Kutsal Kitaptaki Sırası 50—Filipililer
Yazarı: Pavlus
Yazıldığı Yer: Roma
Tamamlanma Tarihi: MS y. 60-61
1. (a) Filipililer iyi haberi nasıl duydu? (b) Filipi şehrinin tarihiyle ilgili hangi ilginç bilgiler var?
ELÇİ PAVLUS bir görüntüde iyi haberi Makedonya’ya duyurma çağrısı alınca, yol arkadaşları Luka, Silas ve genç Timoteos’la birlikte hemen harekete geçti. Anadolu’daki Troas’tan gemiyle Neapolis’e geçtiler ve derhal Filipi’ye doğru yola çıktılar. Kıyıdan yaklaşık 15 kilometre içeri doğru yol alıp bir dağ geçidinden geçerek şehre vardılar. Luka oradan “Makedonya bölgesinin en önemli şehri” diye söz eder (Elçi. 16:12). “Filipi” adı, MÖ 356’da şehri fetheden Makedonya kralı II. Philippos’tan (Büyük İskender’in babası) gelir.

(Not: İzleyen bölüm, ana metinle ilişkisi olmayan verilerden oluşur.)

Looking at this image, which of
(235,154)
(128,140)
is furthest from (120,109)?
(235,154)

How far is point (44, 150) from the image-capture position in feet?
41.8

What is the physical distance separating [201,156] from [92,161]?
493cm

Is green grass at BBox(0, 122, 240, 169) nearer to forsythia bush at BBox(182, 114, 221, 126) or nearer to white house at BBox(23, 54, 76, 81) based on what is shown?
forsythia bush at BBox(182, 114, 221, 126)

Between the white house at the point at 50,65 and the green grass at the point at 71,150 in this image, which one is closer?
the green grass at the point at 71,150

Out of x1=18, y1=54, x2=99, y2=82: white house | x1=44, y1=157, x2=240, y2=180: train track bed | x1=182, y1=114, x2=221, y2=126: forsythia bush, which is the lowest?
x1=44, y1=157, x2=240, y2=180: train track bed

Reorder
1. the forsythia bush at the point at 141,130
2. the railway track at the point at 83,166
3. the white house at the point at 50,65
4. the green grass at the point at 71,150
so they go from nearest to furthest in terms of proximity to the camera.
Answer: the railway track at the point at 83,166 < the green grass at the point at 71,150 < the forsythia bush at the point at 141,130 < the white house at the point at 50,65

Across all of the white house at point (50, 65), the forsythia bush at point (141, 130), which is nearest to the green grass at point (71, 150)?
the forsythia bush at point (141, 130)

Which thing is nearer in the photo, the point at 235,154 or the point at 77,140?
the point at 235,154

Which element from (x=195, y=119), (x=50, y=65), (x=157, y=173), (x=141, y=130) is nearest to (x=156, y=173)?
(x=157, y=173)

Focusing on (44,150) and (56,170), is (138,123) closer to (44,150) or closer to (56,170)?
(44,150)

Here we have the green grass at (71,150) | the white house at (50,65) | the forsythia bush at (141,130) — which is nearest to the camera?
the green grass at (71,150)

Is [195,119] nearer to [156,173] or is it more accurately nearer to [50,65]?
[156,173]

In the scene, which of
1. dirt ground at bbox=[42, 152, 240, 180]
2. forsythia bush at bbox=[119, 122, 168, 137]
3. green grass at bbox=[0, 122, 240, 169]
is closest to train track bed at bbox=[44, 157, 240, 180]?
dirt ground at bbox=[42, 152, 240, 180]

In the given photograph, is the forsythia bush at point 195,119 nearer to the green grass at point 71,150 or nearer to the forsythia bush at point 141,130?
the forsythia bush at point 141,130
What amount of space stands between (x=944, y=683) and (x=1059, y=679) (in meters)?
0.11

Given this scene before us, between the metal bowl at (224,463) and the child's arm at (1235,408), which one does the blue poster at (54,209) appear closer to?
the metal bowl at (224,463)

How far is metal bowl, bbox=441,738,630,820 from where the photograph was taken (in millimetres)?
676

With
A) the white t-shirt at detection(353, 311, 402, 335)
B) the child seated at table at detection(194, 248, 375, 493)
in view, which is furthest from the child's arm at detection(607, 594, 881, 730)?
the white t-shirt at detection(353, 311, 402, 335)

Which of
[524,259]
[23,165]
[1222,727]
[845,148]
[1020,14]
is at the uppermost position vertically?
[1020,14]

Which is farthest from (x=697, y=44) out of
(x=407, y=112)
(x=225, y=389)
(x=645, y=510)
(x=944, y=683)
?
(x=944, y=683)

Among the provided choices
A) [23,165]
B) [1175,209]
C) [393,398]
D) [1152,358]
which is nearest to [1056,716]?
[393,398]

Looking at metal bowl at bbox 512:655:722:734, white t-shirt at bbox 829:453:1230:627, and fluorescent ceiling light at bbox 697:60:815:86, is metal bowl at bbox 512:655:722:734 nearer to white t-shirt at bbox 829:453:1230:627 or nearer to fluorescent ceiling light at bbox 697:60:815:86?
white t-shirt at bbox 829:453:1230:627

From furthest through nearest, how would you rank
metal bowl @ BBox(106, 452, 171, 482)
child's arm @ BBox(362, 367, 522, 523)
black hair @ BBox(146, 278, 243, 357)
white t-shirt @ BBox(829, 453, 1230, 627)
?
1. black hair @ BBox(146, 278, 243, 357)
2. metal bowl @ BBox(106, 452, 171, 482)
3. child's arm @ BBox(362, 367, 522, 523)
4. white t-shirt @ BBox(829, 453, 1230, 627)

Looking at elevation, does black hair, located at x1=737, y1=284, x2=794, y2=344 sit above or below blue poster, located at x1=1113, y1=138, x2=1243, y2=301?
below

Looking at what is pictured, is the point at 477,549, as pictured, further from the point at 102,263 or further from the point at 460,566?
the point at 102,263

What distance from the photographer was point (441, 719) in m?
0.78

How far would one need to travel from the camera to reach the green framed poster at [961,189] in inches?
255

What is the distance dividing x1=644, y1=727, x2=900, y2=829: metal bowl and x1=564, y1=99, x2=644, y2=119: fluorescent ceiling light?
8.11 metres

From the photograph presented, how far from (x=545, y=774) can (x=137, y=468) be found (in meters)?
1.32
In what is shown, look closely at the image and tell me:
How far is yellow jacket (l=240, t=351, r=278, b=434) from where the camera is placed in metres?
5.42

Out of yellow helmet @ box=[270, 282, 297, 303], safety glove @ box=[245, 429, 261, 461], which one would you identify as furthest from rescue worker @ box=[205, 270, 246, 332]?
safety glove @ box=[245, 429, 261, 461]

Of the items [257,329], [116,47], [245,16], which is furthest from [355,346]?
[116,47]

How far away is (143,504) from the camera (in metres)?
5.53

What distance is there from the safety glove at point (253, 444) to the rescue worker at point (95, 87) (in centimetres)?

Filipi’yi daha sonra Romalılar ele geçirdi. Şehir MÖ 42’de önemli savaşlara sahne oldu. Bu savaşlarla, sonradan Sezar Augustus unvanını alan Octavius’un konumu sağlamlaştı. Octavius, zaferinin anısına Filipi’yi bir Roma kolonisi yaptı.
2. (a) Pavlus’un Filipi’deki duyuru faaliyeti nasıl gelişme gösterdi? (b) Filipi cemaatinin kuruluşu sırasında hangi sıkıntılar yaşandı?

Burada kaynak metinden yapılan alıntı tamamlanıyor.